La gauche bâillonnée

« Il mise également beaucoup sur la nostalgie de l’Empire Ottoman et sur le sultanat », prévient Corinne Morel Darleux. La révision constitutionnelle de 2017 allait dans ce sens. En faisant disparaître le Premier ministre, elle transforme la Turquie en monarchie présidentielle. L’opposition craint la dérive autoritaire. Surtout qu’Erdoğan a utilisé la tentative de coup d’Etat de juillet 2016, dont il a été victime, par une fraction des Forces armées turques, pour réaliser des purges politiques. Le HDP, formation de gauche laïque, écologique et féministe devenue troisième force du pays en 2015, en a été une des premières victimes. Le 4 novembre 2016, les coprésidents Selahattin Demirtaş et Figen Yüksekdağ sont emprisonnés, en compagnie de neuf autres députés. Ajoutons que la majorité des cadres du parti ont été arrêtés et près des trois quarts des maires élus de cette formation ont été suspendus, voire interpellés. Des administrateurs ont été nommés à leur place. Des liens avec le PKK sont invoqués. Aujourd’hui, Selahattin Demirtaş, président du groupe parlementaire est candidat à la présidentielle, tout en étant derrière les barreaux. Troisième en 2014, il devrait réitérer cette performance. « Ce n’est pas suffisant pour espérer une victoire, mais il peut empêcher Erdoğan d’être élu dès le premier tour », relève Corinne Morel Darleux.

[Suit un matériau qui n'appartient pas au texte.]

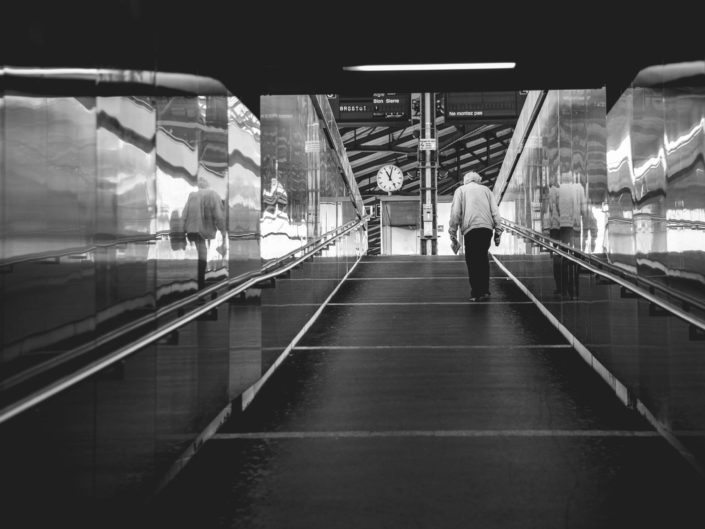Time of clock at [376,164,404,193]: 11:02
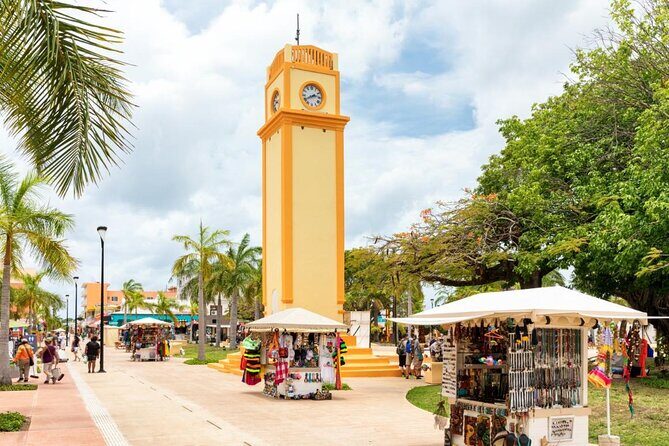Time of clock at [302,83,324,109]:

« Il pourrait aussi apporter un supplément de voix importants au second tour », ajoute-t-elle. Celles-ci devraient logiquement se porter sur le principal rival du président, Muharrem Ince. Pour Corinne Morel Darleux, une victoire du candidat du Parti républicain du peuple (CHP), formation kémaliste, serait déjà un progrès. Elle n’oublie cependant pas qu’ « il a voté la levée de l’immunité parlementaire des membres de la HDP, avec l’AKP ». En attendant, des craintes subsistent sur la transparence du vote, notamment en raison de la validation des bulletins et des enveloppes ne portant pas le sceau des autorités électorales.